Once upon a time, I gave Tommy a ring.

He was eighteen and about to move away to college; I was seventeen and about to be left behind. It seemed like the sort of life event for which one might reasonably give mementos. Also the sort of life event that would enable the recipient to avoid one for the rest of his life, if it turned out that one was bonkers and really shouldn't have done that.

This was terrifying. I did not have a good track record with sentimental gift-giving. Affection was weaponized in my house; there was the obvious Pavlovian conditioning in effect, and also the sort of profound narcissism that led my 'loving' parents to more or less ignore whatever I did unless it suited them to pay attention.

In grade school, I once gave another girl the other half of those matched-set "best friend" necklaces. She looked at it rather skeptically, awkwardly said thanks, and I never saw it again. Important lesson here: If your parents have to tell you that you're best friends, you probably aren't.

(I complained to my mother that I didn't have any friends. She told me I didn't need friends. She never had any friends, and she turned out fine! Then she launched into tales of the things she got up to in high school. With her friends.)

The ring I got Tommy was a claddagh. Mainly jewelers push them as wedding/engagement rings, but traditionally they're used as sort of general tokens of attachment. The heart is for love; the hands, for friendship; and the crown, for loyalty. The design is unisex and his family is as Irish as mine is, so I thought it would be appropriate -- or, at least, about every third thought was that it would be appropriate, interspersed with all the thoughts that I was mad for thinking anyone would want to remember me after they successfully left me behind, and that I was making an utter fool of myself for pretending otherwise.

Given the DEFCON 1 levels of terror involved, it was not my brightest idea to try giving him the thing in the middle of the auditorium after a performance. I was maybe not good at planning as a teenager, come to think of it.

The best result I thought I could expect was that Tommy would accept it graciously, throw it in his luggage, and every once in a while run across it in the back of a drawer somewhere and spare a thought for me. I bought myself one, which I fully intended to wear; I could get away with that, I figured, because Tommy wouldn't be around enough to notice or think it was weird. I'd already long since gotten used to quietly thinking of someone as a friend from off in a corner, where I couldn't bother them with it, and I didn't owe anyone an explanation for my choice in jewelry.

This, as it turns out, was wildly uncharitable to Tommy. Probably the best commentary on why is to note that he did wear the ring I gave him, right-hand, emblem facing out. Most references will spend half a sentence admitting you can use claddagh rings as tokens of friendship before giving all the various meanings in terms of single/dating/engagement/marriage, which annoys me no end. Tommy wore his in the fashion they say means you're single, despite at the time having a girlfriend (not me) and a best friend (in retrospect, very definitely me).

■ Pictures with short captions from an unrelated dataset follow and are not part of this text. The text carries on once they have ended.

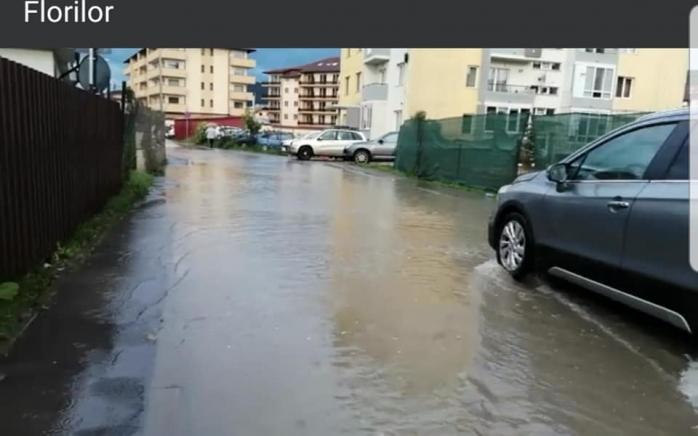 Inundație pe stada Florilor din Florești foto: Mihai Curteanu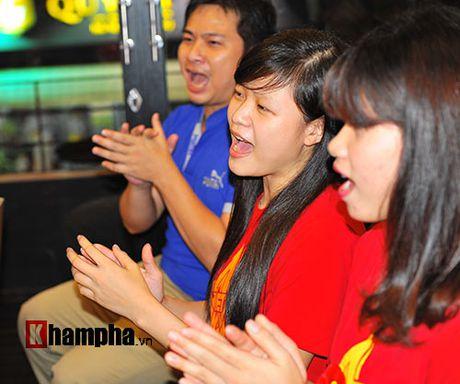 Fan nhieu cam xuc khi co vu U19 Viet Nam dau U19 Nhat Ban - Anh 5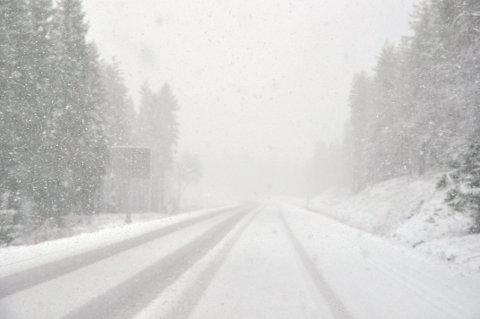 SLUDD OG SNØ: Det er ikke første gang det snør i Hedmark i begynnelsen av mai. Slik så det ut på Trysilvegen i morgentimene 5. mai 2012.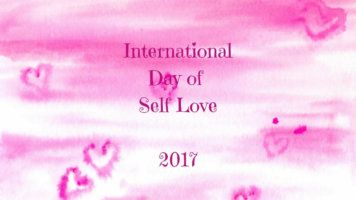 Are you interested in learning more about self love in 2017? I give you a quick introduction to this year's theme and also a link to an online gathering - Recovering Wholeness Blog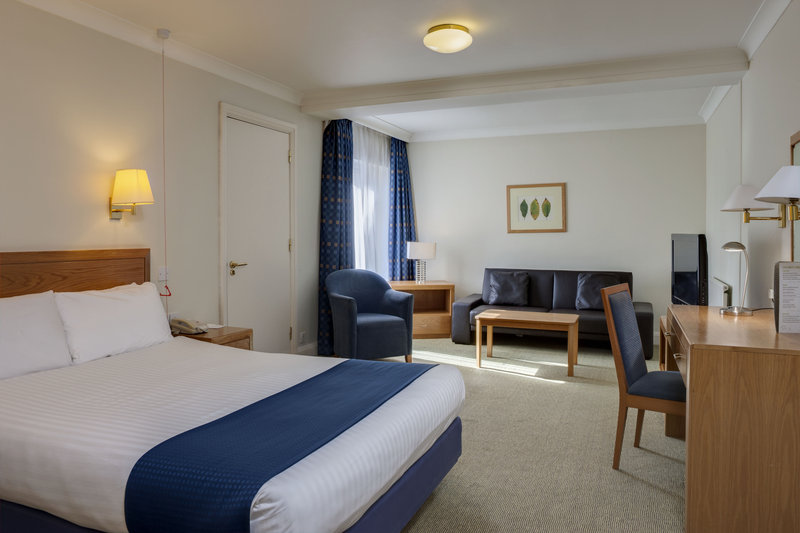 Holiday Inn Colchester-Accessible double bedroom<br/>Image from Leonardo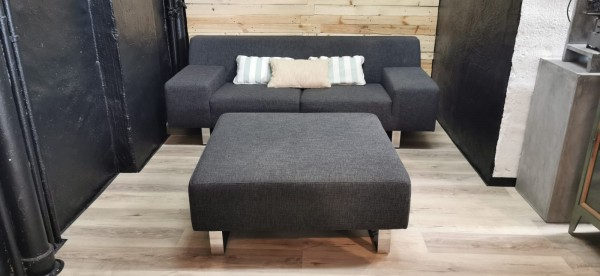 Sofa Couch 2 Sitzer grau Polster Garnitur Chrom Edelstahl Füße Ottomane Hocker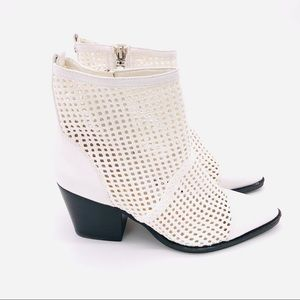 ♥️ NWT! SAM EDELMAN WHITE LEATHER CAGE BOOTIES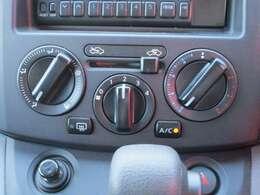 大きなダイヤルで操作性の良いエアコンは快適ドライブの必需品ですね♪
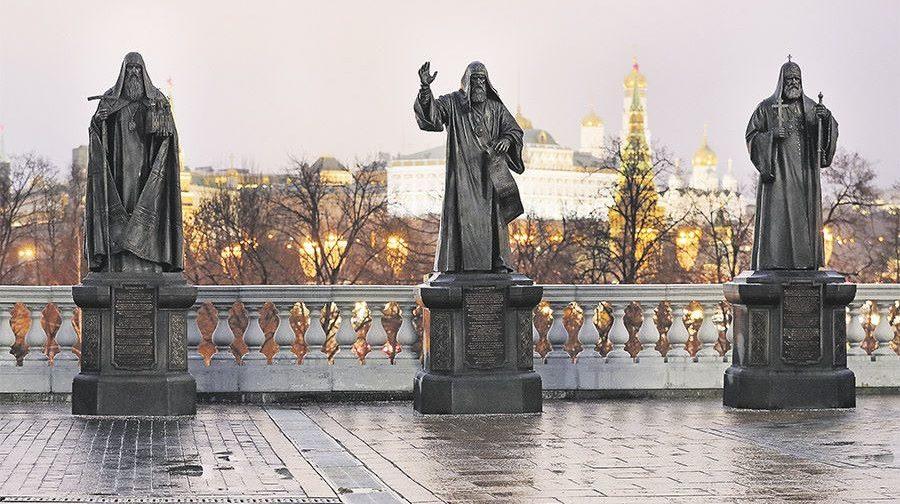 Памятники Патриархам у Храма Христа Спасителя: что о них известно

The real meaning is "my heart is open" -- that is, that you welcome new people, and the possibility of new attachments.

That was one of my first concrete lessons in the fact that perhaps my parents were bonkers, and perhaps I was not a completely unlovable loser. The original set of rings have long since been lost somewhere, but Amazon does have a selection of them, and I do have a debit card.

(Moggie, if anyone is wondering, gets cat tchotchkes, and books on murder. It's weird, but hey, whatever makes her feel loved.)